| INSTRUCTION A |
Retype, line for line, the part of the records that opens with the line containing "In this scene, which" and runs through the last line of the records.

| READING PASSAGE |
★ ★ ★ ★ ★ ★ ★
German Fashion Designers

Bitten Stetter – tales from the tailor

'Sneak Care' collection 2007, Copyright: Bitten Stetter/Foto: Lena Jürgensen

Ordering fashion, we know about that. But subscribing to fashion? Bitten Stetter makes it possible. The designer no longer sells her fashion exclusively through shops, she offers it on subscription. Stetter calls the concept “Textile Publication”, and instead of serving the market in seasonal fashion cycles, the 36 year-old surprises her customers from Hamburg to Hong Kong with new “fitting tales” every two months.

Bitten Stetter (who was born in 1972 in Dortmund) discovered her passion for fashion at an early age and decided to train as a dressmaker after her Abitur. This was immediately followed by a degree in design at the University of Applied Sciences in Hamburg. Paris press agency Girault Totem already noticed Stetter during her studies through a fashion show in the Hanseatic City. Armed with international contacts in the industry, the young designer then embarked on an adventure of independence straight away. She founded the stetter_koetter label together with Ilona Kötter, a fellow student. That was in 1999.
★ ★ ★ ★ ★ ★ ★
| DATASET ENTRIES |
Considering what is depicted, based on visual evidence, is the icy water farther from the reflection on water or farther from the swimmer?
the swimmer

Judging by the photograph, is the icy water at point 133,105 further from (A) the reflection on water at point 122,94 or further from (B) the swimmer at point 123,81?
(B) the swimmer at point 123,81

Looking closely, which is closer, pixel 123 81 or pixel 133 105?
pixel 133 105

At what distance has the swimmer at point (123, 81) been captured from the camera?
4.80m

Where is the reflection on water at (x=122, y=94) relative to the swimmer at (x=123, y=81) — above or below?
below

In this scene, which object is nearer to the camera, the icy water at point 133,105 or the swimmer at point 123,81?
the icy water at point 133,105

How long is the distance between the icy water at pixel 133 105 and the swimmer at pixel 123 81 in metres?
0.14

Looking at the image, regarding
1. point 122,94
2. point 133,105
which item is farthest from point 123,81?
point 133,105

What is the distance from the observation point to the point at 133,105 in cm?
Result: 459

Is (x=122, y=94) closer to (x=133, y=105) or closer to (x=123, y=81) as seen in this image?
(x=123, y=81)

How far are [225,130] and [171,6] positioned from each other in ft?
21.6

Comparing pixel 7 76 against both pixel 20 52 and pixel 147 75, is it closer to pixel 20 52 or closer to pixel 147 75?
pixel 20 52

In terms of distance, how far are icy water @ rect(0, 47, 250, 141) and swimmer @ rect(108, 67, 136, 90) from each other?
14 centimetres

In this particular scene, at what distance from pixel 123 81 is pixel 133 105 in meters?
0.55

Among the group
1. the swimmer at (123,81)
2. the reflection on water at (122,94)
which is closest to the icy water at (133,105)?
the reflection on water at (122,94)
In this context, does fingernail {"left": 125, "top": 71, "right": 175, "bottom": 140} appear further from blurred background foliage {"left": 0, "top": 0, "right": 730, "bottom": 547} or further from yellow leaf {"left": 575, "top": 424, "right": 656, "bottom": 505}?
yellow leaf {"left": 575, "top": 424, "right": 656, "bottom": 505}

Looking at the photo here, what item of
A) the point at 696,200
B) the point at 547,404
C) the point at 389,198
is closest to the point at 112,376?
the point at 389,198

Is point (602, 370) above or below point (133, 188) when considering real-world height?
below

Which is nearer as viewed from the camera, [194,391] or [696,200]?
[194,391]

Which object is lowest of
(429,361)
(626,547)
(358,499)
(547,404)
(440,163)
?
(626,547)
★ ★ ★ ★ ★ ★ ★
| INSTRUCTION B |
Answer these questions from the fashion designer profile:
(i) In what year and city was Bitten Stetter born?
(ii) What name does Stetter give her subscription concept?
(iii) With whom did she found the stetter_koetter label?

| EXPECTED OUTPUT A |
In this scene, which object is nearer to the camera, the icy water at point 133,105 or the swimmer at point 123,81?
the icy water at point 133,105

How long is the distance between the icy water at pixel 133 105 and the swimmer at pixel 123 81 in metres?
0.14

Looking at the image, regarding
1. point 122,94
2. point 133,105
which item is farthest from point 123,81?
point 133,105

What is the distance from the observation point to the point at 133,105 in cm?
Result: 459

Is (x=122, y=94) closer to (x=133, y=105) or closer to (x=123, y=81) as seen in this image?
(x=123, y=81)

How far are [225,130] and [171,6] positioned from each other in ft?
21.6

Comparing pixel 7 76 against both pixel 20 52 and pixel 147 75, is it closer to pixel 20 52 or closer to pixel 147 75?
pixel 20 52

In terms of distance, how far are icy water @ rect(0, 47, 250, 141) and swimmer @ rect(108, 67, 136, 90) from each other?
14 centimetres

In this particular scene, at what distance from pixel 123 81 is pixel 133 105 in meters?
0.55

Among the group
1. the swimmer at (123,81)
2. the reflection on water at (122,94)
which is closest to the icy water at (133,105)?
the reflection on water at (122,94)
In this context, does fingernail {"left": 125, "top": 71, "right": 175, "bottom": 140} appear further from blurred background foliage {"left": 0, "top": 0, "right": 730, "bottom": 547} or further from yellow leaf {"left": 575, "top": 424, "right": 656, "bottom": 505}?
yellow leaf {"left": 575, "top": 424, "right": 656, "bottom": 505}

Looking at the photo here, what item of
A) the point at 696,200
B) the point at 547,404
C) the point at 389,198
is closest to the point at 112,376?
the point at 389,198

Is point (602, 370) above or below point (133, 188) when considering real-world height?
below

Which is nearer as viewed from the camera, [194,391] or [696,200]?
[194,391]

Which object is lowest of
(429,361)
(626,547)
(358,499)
(547,404)
(440,163)
?
(626,547)

| EXPECTED OUTPUT B |
(i) 1972, in Dortmund
(ii) "Textile Publication"
(iii) Ilona Kötter, a fellow student